An individual decides to drive home after an evening out despite being knowingly over the legal alcohol limit; before completing their journey they are stopped by the police and charged with driving under the influence. In a parallel universe, the same scenario occurs but with one key difference – prior to being pulled over by the police the individual’s intoxication leads to an accident that causes serious injuries for passengers in another car. How should we view the perpetrator in these two incidents?
Our reaction from an ethical[i], and legal, standpoint is often to judge the second version more harshly – because the consequences were far more severe, but should this be the case? In both cases the main failing is identical – the initial flawed decision to drive after excessive alcohol intake. The relative results, however, are due to luck; the individual in the first instance experienced good luck (comparatively), and the other bad. Such judgements are often heavily influenced by the results, even if they are reliant on chance; an example of outcome bias[ii].
Our tendency to judge the quality of a decision by the ultimate consequence is a simple concept. In many instances it is also a prudent one; results often provide a useful gauge of the value of the actions that led to them. However, as with many things, once you add a healthy dose of randomness things start to become problematic.
“A good decision cannot guarantee a good outcome. All real decisions are made under uncertainty. A decision is therefore a bet, and evaluating it as good or not must depend on the stake and the odds, not on the outcome”[iii] (Ward Edwards)
Financial markets are the perfect breeding ground for outcome bias – results are obvious and easy to obtain, whilst judging process and decision quality is incredibly difficult, which means we rely heavily on the former. We also grossly understate the sheer level of unpredictability, largely due to the wonders of hindsight bias and our susceptibility to a compelling narrative.
In reality, our faith in the information provided by any outcome, should be scaled by the amount of luck there is involved. In certain endeavours results provide a good measure of decision quality; in others we hugely exaggerate the importance of outcomes.
Take chess as an example; it is a heavily structured game, dominated by skill, not chance, and with limited luck or randomness in its results. If I played 100 chess matches with Magnus Carlsen, I would lose each one and these outcomes would prove an excellent indication of our relative abilities. You wouldn’t need to watch each match to know this. Outcome bias is rarely a problem in such activities.
Now imagine that I had to enter a portfolio management competition against my seven year old son, where we each had to pick a portfolio of 30 stocks. As much as I might like to believe that I would hold a significant advantage, I know the probability of my selections outperforming his over a single year are not much greater than 50%. Whilst the odds may tilt in my favour as the time horizon extends there are no guarantees – maybe he has picked some stocks that go on to enjoy dramatic growth, or given his portfolio a factor tilt that is in vogue for a number of years. Not only am I faced with prospect of my diligent investment decision making being improved upon by the haphazard selections of a child, but outcome bias means that my son’s investment success may see him appearing on Bloomberg and asked to give his opinion on the Fed’s next move.

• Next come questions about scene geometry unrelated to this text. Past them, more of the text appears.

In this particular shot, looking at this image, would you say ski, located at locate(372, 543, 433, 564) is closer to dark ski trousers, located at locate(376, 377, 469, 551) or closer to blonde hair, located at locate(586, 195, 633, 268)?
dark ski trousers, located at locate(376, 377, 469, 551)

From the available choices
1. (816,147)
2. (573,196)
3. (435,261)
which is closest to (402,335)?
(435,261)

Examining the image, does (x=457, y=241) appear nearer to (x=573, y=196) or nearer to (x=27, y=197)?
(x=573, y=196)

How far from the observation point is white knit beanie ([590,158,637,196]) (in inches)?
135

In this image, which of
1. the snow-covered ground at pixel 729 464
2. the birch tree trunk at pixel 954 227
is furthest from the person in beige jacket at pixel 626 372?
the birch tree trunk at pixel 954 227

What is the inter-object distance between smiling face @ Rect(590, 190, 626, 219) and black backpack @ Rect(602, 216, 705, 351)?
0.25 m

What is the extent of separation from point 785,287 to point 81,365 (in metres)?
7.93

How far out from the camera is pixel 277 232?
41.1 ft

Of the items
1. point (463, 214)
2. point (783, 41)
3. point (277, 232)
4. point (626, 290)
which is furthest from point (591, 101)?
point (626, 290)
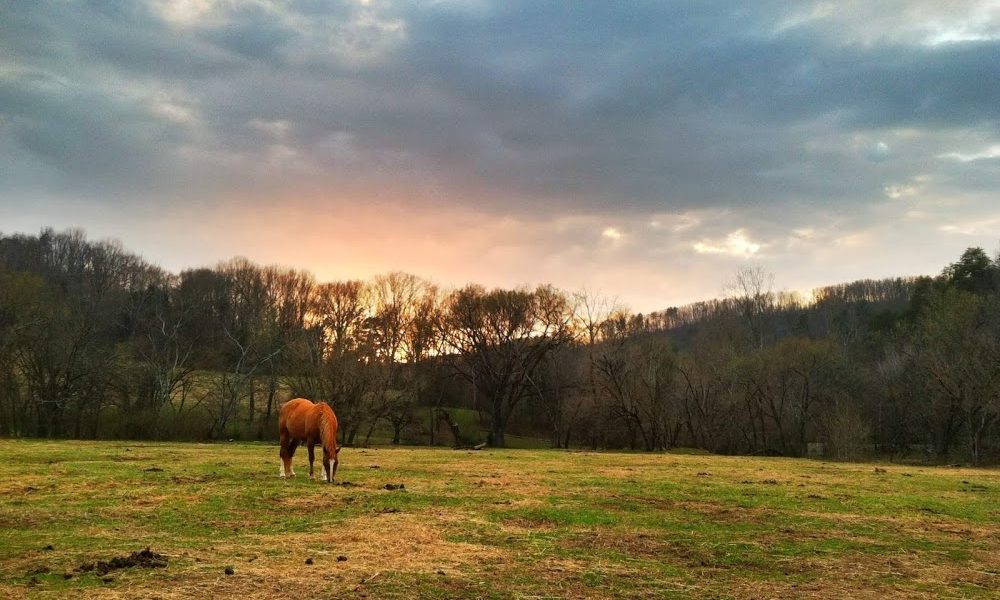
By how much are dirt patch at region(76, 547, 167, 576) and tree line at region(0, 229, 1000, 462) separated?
42.6 metres

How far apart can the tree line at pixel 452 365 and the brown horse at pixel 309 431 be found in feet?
109

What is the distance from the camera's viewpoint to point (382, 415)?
2146 inches

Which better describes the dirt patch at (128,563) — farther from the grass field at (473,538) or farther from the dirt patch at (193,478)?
the dirt patch at (193,478)

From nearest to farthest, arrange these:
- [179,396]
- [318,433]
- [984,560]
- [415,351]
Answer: [984,560], [318,433], [179,396], [415,351]

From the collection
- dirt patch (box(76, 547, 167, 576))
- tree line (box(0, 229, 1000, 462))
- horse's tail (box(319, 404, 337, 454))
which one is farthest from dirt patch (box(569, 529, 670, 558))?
tree line (box(0, 229, 1000, 462))

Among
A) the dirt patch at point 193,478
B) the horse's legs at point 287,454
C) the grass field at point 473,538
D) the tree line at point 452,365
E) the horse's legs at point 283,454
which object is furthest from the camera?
the tree line at point 452,365

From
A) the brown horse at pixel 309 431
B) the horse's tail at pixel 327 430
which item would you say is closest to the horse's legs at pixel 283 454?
the brown horse at pixel 309 431

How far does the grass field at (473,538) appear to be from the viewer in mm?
7199

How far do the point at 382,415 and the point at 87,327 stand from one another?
24829 mm

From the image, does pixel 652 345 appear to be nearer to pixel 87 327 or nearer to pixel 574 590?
pixel 87 327

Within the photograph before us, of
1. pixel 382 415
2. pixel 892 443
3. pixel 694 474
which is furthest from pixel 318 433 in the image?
pixel 892 443

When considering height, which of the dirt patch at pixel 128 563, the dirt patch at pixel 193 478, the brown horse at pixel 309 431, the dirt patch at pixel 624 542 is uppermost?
the brown horse at pixel 309 431

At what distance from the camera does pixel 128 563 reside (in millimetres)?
7441

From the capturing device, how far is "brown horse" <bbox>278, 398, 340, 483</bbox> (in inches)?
645
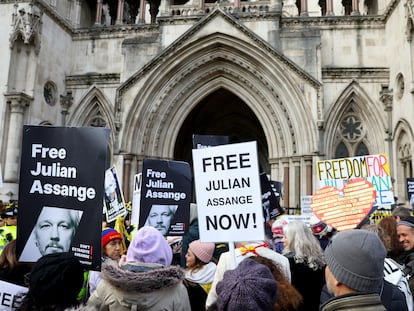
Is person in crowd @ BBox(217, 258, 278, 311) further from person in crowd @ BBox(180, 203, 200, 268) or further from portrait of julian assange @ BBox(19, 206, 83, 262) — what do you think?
person in crowd @ BBox(180, 203, 200, 268)

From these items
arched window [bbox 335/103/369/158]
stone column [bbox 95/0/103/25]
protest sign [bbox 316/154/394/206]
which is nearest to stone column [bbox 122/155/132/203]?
stone column [bbox 95/0/103/25]

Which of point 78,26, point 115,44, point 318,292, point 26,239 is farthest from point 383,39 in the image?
point 26,239

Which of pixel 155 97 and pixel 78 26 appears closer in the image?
pixel 155 97

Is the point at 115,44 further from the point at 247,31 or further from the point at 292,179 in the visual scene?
the point at 292,179

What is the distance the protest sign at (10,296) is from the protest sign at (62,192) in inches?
16.4

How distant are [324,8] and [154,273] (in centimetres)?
2136

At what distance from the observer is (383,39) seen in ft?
59.5

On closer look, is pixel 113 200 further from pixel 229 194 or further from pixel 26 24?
pixel 26 24

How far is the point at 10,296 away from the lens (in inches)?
126

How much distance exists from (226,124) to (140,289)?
20.8 m

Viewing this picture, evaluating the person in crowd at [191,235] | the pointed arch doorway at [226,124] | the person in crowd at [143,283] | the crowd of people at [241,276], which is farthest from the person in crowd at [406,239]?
the pointed arch doorway at [226,124]

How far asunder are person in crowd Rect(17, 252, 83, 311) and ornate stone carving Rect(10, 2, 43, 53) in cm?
1703

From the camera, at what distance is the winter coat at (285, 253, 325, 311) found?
405 centimetres

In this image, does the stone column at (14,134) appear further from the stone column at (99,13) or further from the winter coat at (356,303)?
the winter coat at (356,303)
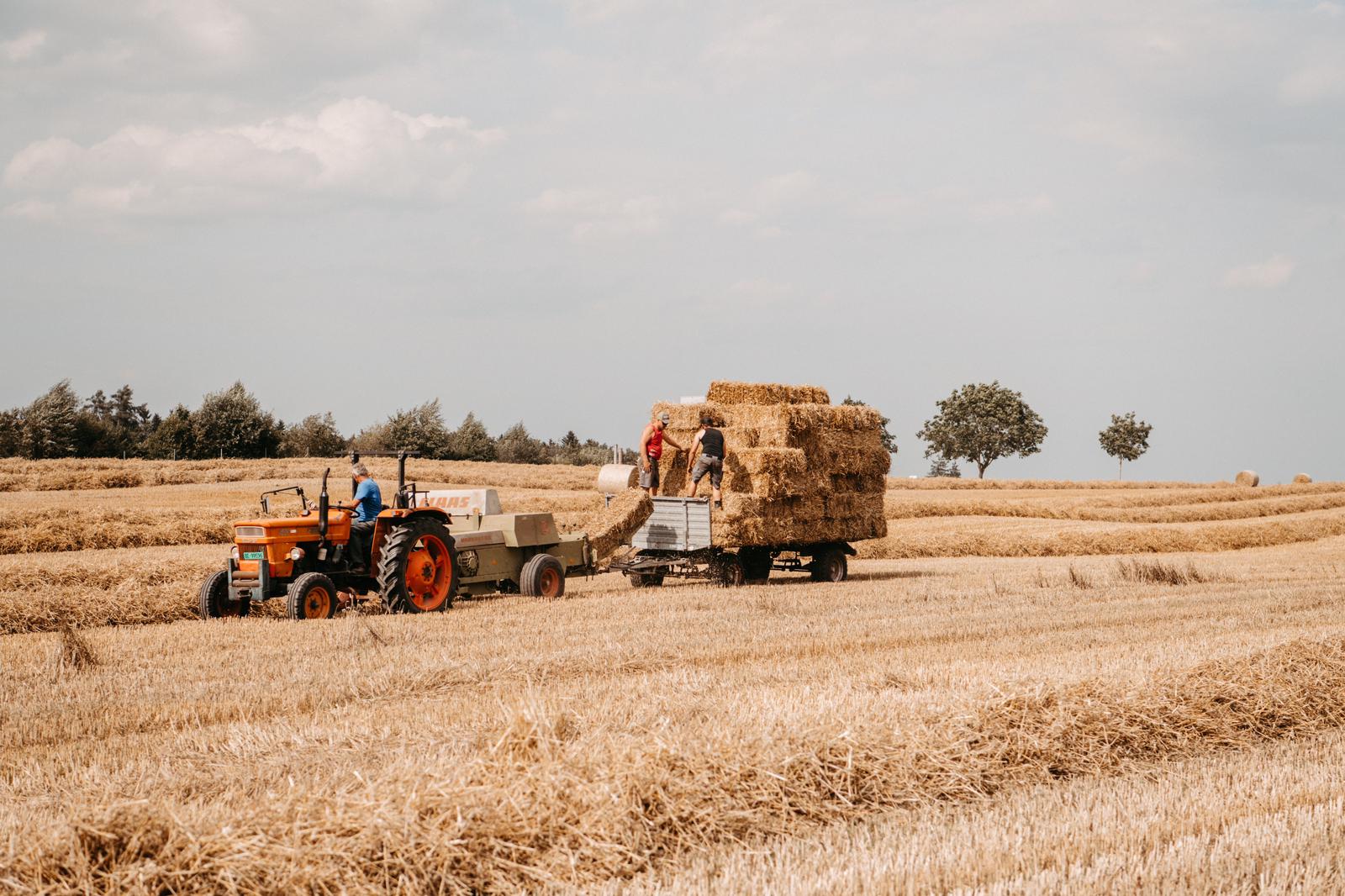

Despite the problems of using results as a barometer of decision quality, it remains endemic in investment. We use outcomes as a simple indicator and then weave narratives around these views. We take a difficult problem, simplify it (are results good or bad?) and then create a story to justify the outcome. This pattern of behaviour is evident in a range of poor investment decisions, such as: susceptibility to financial frauds, participation in investment bubbles, performance chasing and excessive short-term trading.
There is an increasing drive by financial regulators to assess the value for money provided by investment professionals by using simple comparative performance metrics, whilst this is an understandable approach to dealing with a fiendishly difficult problem; it creates a situation where a fluky dart thrower is often perceived to have offered a superior service to someone diligent yet unfortunate. These issues are also why performance fees for actively managed funds are so problematic – they egregiously reward the lucky and pay little heed to process or conscientiousness. There are no easy solutions here but being a beholden to outcomes alone is by no means a panacea.
In an investment context it actually seems wrong to refer to outcome bias; rather we should talk about the outcome heuristic. That is we use outcomes as a mental shortcut to simplify a highly complex and inherently unpredictable task. The use of rules of thumb is smart and effective in some domains, using outcomes as a proxy for sound decision making in investment is anything but.
[i] Gino, F., Moore, D. A., & Bazerman, M. H. (2009). No harm, no foul: The outcome bias in ethical judgments.
[ii] Baron, J., & Hershey, J. C. (1988). Outcome bias in decision evaluation. Journal of personality and social psychology, 54(4), 569.
[iii] Vlek, C., Edwards, W., Kiss, I., Majone, G., & Toda, M. (1984). What constitutes” a good decision”?. Acta Psychologica.